Write out the records word for word.

### The records
☆ ☆ ☆ ☆ ☆
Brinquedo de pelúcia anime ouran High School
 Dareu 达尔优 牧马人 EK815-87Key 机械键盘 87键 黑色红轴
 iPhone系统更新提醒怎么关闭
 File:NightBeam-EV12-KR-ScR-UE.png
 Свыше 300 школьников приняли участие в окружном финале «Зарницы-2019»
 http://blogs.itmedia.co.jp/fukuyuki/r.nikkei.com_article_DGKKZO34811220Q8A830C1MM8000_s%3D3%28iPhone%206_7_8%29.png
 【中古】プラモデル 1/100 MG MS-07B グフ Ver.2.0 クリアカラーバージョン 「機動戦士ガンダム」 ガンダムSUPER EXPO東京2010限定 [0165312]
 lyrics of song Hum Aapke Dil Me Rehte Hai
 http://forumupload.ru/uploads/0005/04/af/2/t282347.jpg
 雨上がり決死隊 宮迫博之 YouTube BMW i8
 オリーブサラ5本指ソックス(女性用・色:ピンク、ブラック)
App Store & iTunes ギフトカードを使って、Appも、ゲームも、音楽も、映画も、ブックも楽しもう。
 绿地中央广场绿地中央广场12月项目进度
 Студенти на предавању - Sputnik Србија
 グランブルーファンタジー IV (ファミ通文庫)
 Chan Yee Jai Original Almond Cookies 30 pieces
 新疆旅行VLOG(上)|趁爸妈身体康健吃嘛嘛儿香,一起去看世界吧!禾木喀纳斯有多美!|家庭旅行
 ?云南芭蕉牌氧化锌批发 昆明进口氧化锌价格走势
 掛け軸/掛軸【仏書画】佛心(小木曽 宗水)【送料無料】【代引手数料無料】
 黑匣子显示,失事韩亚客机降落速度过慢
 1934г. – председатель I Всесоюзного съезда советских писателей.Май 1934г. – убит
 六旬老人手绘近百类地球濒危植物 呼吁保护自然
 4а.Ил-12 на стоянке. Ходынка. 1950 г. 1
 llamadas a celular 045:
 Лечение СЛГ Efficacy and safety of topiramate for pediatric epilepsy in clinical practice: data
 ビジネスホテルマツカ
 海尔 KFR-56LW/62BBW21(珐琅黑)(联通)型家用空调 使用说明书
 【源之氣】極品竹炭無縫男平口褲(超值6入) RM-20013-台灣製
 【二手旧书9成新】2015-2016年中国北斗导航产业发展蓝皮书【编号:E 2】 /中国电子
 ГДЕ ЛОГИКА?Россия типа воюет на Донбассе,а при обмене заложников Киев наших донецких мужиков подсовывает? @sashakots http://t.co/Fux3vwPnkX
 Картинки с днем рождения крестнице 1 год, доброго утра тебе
☆ ☆ ☆ ☆ ☆
### Response area
Brinquedo de pelúcia anime ouran High School
 Dareu 达尔优 牧马人 EK815-87Key 机械键盘 87键 黑色红轴
 iPhone系统更新提醒怎么关闭
 File:NightBeam-EV12-KR-ScR-UE.png
 Свыше 300 школьников приняли участие в окружном финале «Зарницы-2019»
 http://blogs.itmedia.co.jp/fukuyuki/r.nikkei.com_article_DGKKZO34811220Q8A830C1MM8000_s%3D3%28iPhone%206_7_8%29.png
 【中古】プラモデル 1/100 MG MS-07B グフ Ver.2.0 クリアカラーバージョン 「機動戦士ガンダム」 ガンダムSUPER EXPO東京2010限定 [0165312]
 lyrics of song Hum Aapke Dil Me Rehte Hai
 http://forumupload.ru/uploads/0005/04/af/2/t282347.jpg
 雨上がり決死隊 宮迫博之 YouTube BMW i8
 オリーブサラ5本指ソックス(女性用・色:ピンク、ブラック)
App Store & iTunes ギフトカードを使って、Appも、ゲームも、音楽も、映画も、ブックも楽しもう。
 绿地中央广场绿地中央广场12月项目进度
 Студенти на предавању - Sputnik Србија
 グランブルーファンタジー IV (ファミ通文庫)
 Chan Yee Jai Original Almond Cookies 30 pieces
 新疆旅行VLOG(上)|趁爸妈身体康健吃嘛嘛儿香,一起去看世界吧!禾木喀纳斯有多美!|家庭旅行
 ?云南芭蕉牌氧化锌批发 昆明进口氧化锌价格走势
 掛け軸/掛軸【仏書画】佛心(小木曽 宗水)【送料無料】【代引手数料無料】
 黑匣子显示,失事韩亚客机降落速度过慢
 1934г. – председатель I Всесоюзного съезда советских писателей.Май 1934г. – убит
 六旬老人手绘近百类地球濒危植物 呼吁保护自然
 4а.Ил-12 на стоянке. Ходынка. 1950 г. 1
 llamadas a celular 045:
 Лечение СЛГ Efficacy and safety of topiramate for pediatric epilepsy in clinical practice: data
 ビジネスホテルマツカ
 海尔 KFR-56LW/62BBW21(珐琅黑)(联通)型家用空调 使用说明书
 【源之氣】極品竹炭無縫男平口褲(超值6入) RM-20013-台灣製
 【二手旧书9成新】2015-2016年中国北斗导航产业发展蓝皮书【编号:E 2】 /中国电子
 ГДЕ ЛОГИКА?Россия типа воюет на Донбассе,а при обмене заложников Киев наших донецких мужиков подсовывает? @sashakots http://t.co/Fux3vwPnkX
 Картинки с днем рождения крестнице 1 год, доброго утра тебе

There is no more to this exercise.